▸ Work to complete: Pull out each line in the items below that includes the string "distance".

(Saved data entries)
========================================
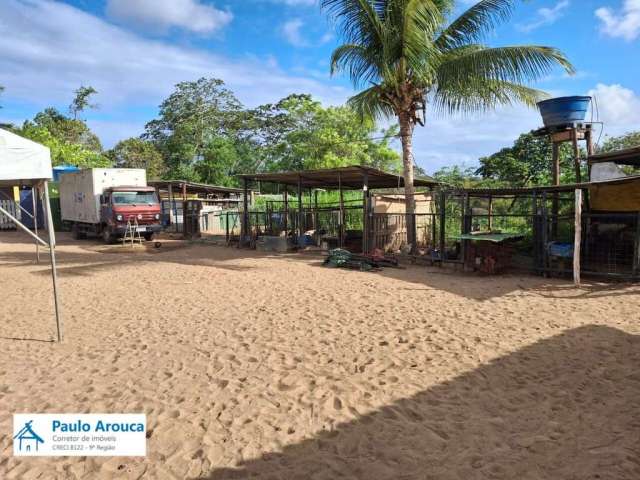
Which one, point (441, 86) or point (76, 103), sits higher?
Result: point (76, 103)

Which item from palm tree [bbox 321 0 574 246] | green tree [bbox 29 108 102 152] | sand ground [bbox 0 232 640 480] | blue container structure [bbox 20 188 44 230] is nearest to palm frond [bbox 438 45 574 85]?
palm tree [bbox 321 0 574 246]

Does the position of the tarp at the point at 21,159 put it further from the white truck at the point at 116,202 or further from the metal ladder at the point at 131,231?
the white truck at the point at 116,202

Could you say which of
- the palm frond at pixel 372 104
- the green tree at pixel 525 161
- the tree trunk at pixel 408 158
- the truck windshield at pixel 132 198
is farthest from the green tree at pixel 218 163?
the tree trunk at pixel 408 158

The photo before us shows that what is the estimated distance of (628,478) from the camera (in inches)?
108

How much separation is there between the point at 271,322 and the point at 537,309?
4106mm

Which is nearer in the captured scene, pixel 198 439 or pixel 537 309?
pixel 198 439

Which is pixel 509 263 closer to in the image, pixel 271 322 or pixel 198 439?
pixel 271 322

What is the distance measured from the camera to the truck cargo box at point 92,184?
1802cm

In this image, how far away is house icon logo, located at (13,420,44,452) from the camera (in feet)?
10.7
========================================
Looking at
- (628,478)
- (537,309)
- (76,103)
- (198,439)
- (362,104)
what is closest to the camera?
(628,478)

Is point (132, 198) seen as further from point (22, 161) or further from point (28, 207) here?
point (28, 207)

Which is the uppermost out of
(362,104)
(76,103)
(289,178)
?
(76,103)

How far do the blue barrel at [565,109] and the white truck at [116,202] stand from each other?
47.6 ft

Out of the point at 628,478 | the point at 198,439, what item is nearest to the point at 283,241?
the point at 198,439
========================================
▸ Solution for this problem:
The photo before us shows that what is the estimated distance of (628,478) from the camera (in inches)?
What is the distance measured from the camera to the truck cargo box at point 92,184?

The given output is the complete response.